Using iptables to change a destination port

Question

Is it possible to change the destination port of a UDP packet using iptables?

I'm trying to get an SNMP agent to send out traps on 1620 instead of 162. Unfortunately so far I've only managed to change the source port:

iptables -t nat -A POSTROUTING -p udp --dport 162 -j SNAT --to :1620

Answer 1

This usage is apparently not supported. Taken from http://www.netfilter.org/documentation/HOWTO/NAT-HOWTO.txt:

6.3.7. Altering the Destination of Locally-Generated Connections

The NAT code allows you to insert DNAT rules in the OUTPUT chain, but
this is not fully supported in 2.4 (it can be, but it requires a new
configuration option, some testing, and a fair bit of coding, so unless someone contracts Rusty to write it, I wouldn't expect it soon).

The current limitation is that you can only change the destination to
the local machine (e.g. `j DNAT --to 127.0.0.1'), not to any other machine, otherwise the replies won't be translated correctly.

Answer 2

Assuming you know which machine you are sending to:

iptables -t nat -A OUTPUT -p udp --dport 162 -j DNAT --to-destination <dest-ip>:1620

Answer 3

you could redirect 162 to 1620

iptables -t nat -A PREROUTING -p UDP --dport 162 -j REDIRECT --to-port 1620

Answer 4

@PiedPiper was right.
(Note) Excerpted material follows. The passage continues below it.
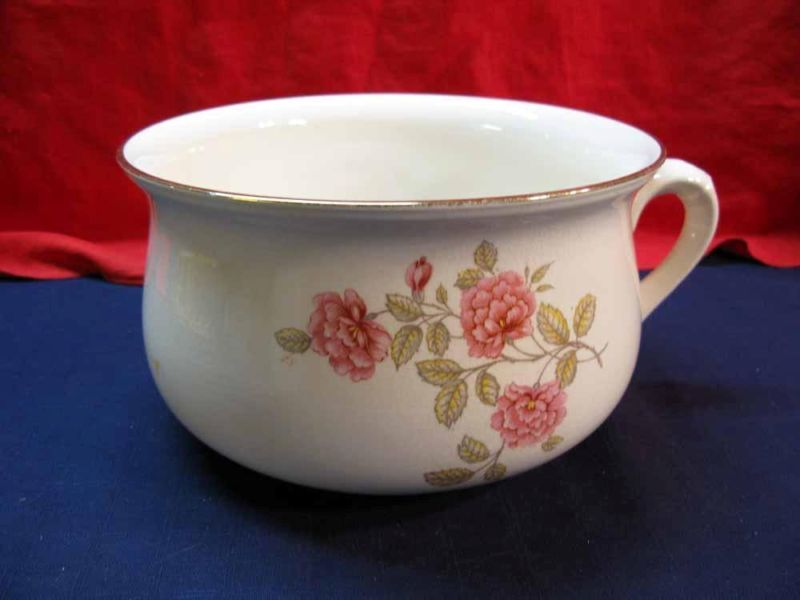 Crown Devon Floral Pattern Chamber Pot Made in Staffordshire  England. Crown Devon Floral Pattern Chamber Pot Made in Staffordshire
With DNAT you must specify an ip address, but we only want to do port redirection, so -j REDIRECT may work in this case.

See http://www.netfilter.org/documentation/HOWTO//NAT-HOWTO-6.html#ss6.2

Answer 5

Instead of making SNAT, try with DNAT. The source port gets changed because SNAT means SourceNAT, so DNAT will work for you.

Answer 6

You could set up a divert rule and then re-inject the packet with the modified port.

I've done this a while back on Mac OS X but it's the same principle on Linux: http://blog.dv8.ro/2006/08/using-divert-sockets-on-mac-os-x.html

You basically need to create a very simple transparent proxy.